Изменить размер шрифта - +

Кёниг вздохнул, вошел в комнату дочери, склонив голову набок, чтобы не стукнуться о скошенный потолок, и тяжело сел на кровать:

– Я несколько недель назад сказал тебе, чтобы ты уговорилась с кем‑нибудь и пошла бы в гости. Ведь уже тогда было все известно.

– Тебе легко говорить! Меня никто никуда не приглашал! – Корнелия все еще стояла спиной к нему.

– Знаю. Но вот, к примеру, в соседней церкви проходит молодежная «открытая ночь». Да и вообще у нас, в Эккернфёрде, сегодня полно разных вечеринок. – Он помолчал. – Зачем ты берешь с собой столько трусиков? На одну неделю? Десять – я считал!

– У меня достаточно белья.

– Ну и что? Зачем запихивать что ни попадя в сумку, это…

– Глупо… – спокойно договорила Корнелия. – Ты ведь мне как‑то сказал, что я похожа на голштинскую корову – такая же неуклюжая и тупая…

– Может, и ляпнул когда‑то, я же не всерьез…

– Знаю.

– И знаешь, что я горжусь тобой. Я всегда хвалю тебя за успешную учебу и за смелые идеи. Когда ты иногда делишься со мной…

Корнелия повернулась и села за письменный стол. Презрительно посмотрела на отца:

– Сегодня днем я размышляла о времени. Я понимаю его как некое движение объекта в пространстве. Имеет смысл говорить о времени только в тот момент, когда в объекте происходят изменения. Если объект не меняется, то и время не движется. Интересно?

Снова тяжкий отцовский вздох – она не могла их больше слышать.

– Да, девочка моя, интересно. В твои годы я ни о чем таком не думал… Но тут же ты запихиваешь в сумку целую кучу трусиков. Я часто спрашиваю себя: когда же ты, наконец, станешь умницей во всем?

– Не стоит преувеличивать мои способности.
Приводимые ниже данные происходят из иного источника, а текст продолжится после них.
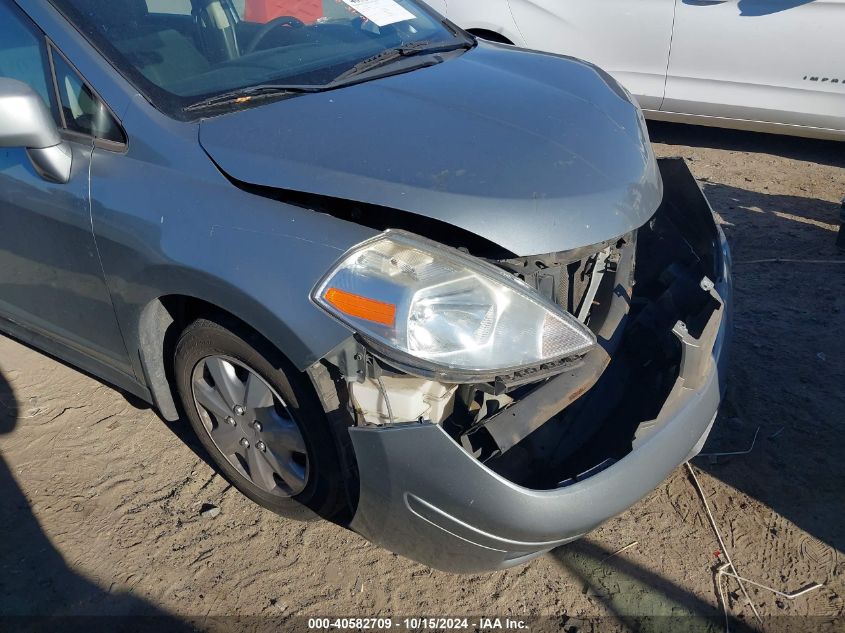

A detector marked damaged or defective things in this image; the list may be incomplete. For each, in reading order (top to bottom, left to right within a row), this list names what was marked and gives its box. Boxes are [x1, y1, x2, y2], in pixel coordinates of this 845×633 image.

damaged gray car [0, 0, 728, 572]
bent hood [198, 42, 660, 256]
cracked headlight [314, 231, 596, 380]
crumpled bumper fascia [346, 158, 728, 572]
Сложных вещей, по‑настоящему сложных, я не понимаю. Скажем, теорию относительности…

– Господи! – возвысил голос отец. – Тебе совсем не обязательно понимать Эйнштейна! Ты просто…

– Я наизусть знаю, что ты хочешь сказать, – перебила она. – Могу продолжить: «Будь просто нормальной девочкой. Я хочу одного: чтобы ты была счастлива. Смерть мамы стала ударом для нас с тобой, но нужно жить дальше. И невозможно злиться целую вечность на то, что у меня появилась подруга». Правильно?

Отец сжал губы – они превратились в тонкую полоску.

– Абсолютно правильно. Действительно, я говорил тебе это уже не раз. Я охотно пригласил бы Беату к нам, но ведь ты против. Так что я отпраздную у нее. – Он встал. – Тебя не огорчает, что мы с тобой так нехорошо расстаемся накануне Нового года?

Она избегала его взгляда. Огорчена ли она? Трудно сказать.

– Пойду за постельным бельем. Нам велели взять с собой простыни и наволочки.

 

Первый глоток апельсинового сока – тьфу, гадость! Толстая блондинка – такие играют медсестер в фильмах ужасов – спросила у Хафнера, сколько времени, и он небрежно ответил: без малого две тысячи четвертый.

Неужели эта толстуха тоже занимается спортом? В этом нет ни смысла, ни логики. Комиссар все сильнее сомневался в целесообразности своих поступков. Вдруг малышка пренебрежет его шампанским или, хуже того, им самим?

Вот она уже идет!

Полный облом: это была она, рыжеволосая лисичка, но ее заключил в потные объятия рослый, развязный жеребец‑латино – бесстыдно, откровенно, прямо возле стойки, где албанская задрыга с умным видом смешивала яблочный сок с минералкой. К счастью, глупая гусыня его не узнала. Что ж, поглядим на их реакцию, когда он закурит. Кстати, как это он прозевал: ведь у них в меню есть пшеничное пиво – ни хрена себе спортсмены!

Да, придется ему продлить свой зарок, больше ни одной бабы он не пустит в свою душу.